Eine Chance, in die Mannschaft (l’équipe)  der Firmenlieferanten aufgenommen zu werden, hat ein Übersetzer zum Beispiel dann, wenn es ihm gelingt, dem Linienrichter (le juge de touche), also dem Einkäufer, glaubhaft zu vermitteln, dass er nicht nur ein hervorragender Dribblanski (un bon dribbleur)  ist, sondern auch als schneller und erfahrener Spieler (le joueur) unterschiedliche Positionen (la position) einnehmen kann: Er kann Außenspieler (un ailier) und gleichzeitig Stürmer (l’avant, l’attaquant) sein und auch die längst in Vergessenheit geratene Position des Libero (le libéro) mit Bravour meistern. Für manch einen Kunden, der seine Termine nicht ganz im Griff hat, kann der gute, kundenorientierte und pfiffige Übersetzer der letzte Joker (le joker) sein. Selbstverständlich ist auch dann kein Abschlag (le dégagement [im Fußball], la réduction = Preisabschlag) zu gewähren, wenn es um große Textmengen geht. Allerdings ist für Nacht- oder Wochenendarbeit ein Zuschlag fällig. Doch wenn das dem Kunden einen gloriosen Sieg (la victoire) sichert, wird er damit einverstanden sein. Hat ein neuer Kunde einen ersten Auftrag erteilt, der zu seiner Zufriedenheit erledigt wurde, folgt möglicherweise bald der Anschlusstreffer (revenir au score, reconquérir du terrain), äh, der Folgeauftrag.

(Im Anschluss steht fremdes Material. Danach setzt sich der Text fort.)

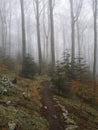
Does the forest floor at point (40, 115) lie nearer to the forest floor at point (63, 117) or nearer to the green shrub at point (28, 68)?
the forest floor at point (63, 117)

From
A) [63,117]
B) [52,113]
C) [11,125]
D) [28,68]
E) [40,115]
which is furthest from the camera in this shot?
[28,68]

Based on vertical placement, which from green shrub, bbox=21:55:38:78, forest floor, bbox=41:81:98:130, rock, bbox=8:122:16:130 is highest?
green shrub, bbox=21:55:38:78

Hat ein Kunde einen Spieler, äh, Übersetzer verpflichtet, mit dem er nicht zufrieden ist, denkt er über eine Auswechslung (le remplacement, remplacer un joueur) nach. Eine Ablösesumme (l’indemnité de transfert)  ist allerdings nicht fällig.

 

(*) Wie immer in meinen Blogposts, deckt das Wort Übersetzer (und hier auch das Wort Fußballer) auch die weibliche Form ab. Dies im Sinne der besseren Lesbarkeit.

(**) Die angegebenen franz. Begriffe sind alle aus dem Fußballbereich (Quellen: FIFA und Presseartikel).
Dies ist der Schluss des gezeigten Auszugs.